**Your objective**
Copy out each line of the data below in which the string "level" appears.

#### Exercise materials

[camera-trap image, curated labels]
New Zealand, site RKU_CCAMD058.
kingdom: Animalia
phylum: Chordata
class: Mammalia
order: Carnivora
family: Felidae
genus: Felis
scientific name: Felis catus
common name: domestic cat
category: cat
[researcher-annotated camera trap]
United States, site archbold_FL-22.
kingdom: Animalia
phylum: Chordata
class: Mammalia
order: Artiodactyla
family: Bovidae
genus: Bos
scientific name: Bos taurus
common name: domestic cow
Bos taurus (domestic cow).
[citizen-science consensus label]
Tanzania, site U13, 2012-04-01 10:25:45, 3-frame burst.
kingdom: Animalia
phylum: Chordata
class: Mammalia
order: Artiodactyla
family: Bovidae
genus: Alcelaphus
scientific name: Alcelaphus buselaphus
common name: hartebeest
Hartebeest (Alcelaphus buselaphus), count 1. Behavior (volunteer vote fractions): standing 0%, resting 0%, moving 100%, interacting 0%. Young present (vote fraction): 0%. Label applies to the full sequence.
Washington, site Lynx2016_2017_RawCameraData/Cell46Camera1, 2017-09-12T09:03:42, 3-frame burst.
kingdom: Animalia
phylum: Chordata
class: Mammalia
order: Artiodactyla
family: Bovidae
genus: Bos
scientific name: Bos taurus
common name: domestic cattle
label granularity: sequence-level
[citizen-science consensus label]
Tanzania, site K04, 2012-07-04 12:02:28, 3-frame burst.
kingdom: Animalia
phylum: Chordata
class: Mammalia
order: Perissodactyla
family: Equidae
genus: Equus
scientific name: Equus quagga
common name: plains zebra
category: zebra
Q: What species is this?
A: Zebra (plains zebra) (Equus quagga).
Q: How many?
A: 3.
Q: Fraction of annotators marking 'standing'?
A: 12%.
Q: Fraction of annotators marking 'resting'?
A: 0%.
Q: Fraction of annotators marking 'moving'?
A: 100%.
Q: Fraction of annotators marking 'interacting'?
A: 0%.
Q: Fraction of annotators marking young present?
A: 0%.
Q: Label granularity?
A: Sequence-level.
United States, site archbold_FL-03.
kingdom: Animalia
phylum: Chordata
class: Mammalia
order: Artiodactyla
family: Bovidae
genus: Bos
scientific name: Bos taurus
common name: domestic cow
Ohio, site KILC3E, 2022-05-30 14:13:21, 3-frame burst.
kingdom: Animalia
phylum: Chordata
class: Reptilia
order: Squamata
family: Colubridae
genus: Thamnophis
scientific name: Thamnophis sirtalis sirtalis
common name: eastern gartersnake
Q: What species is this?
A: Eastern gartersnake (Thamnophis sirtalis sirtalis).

########

**Written response**
label granularity: sequence-level
A: Sequence-level.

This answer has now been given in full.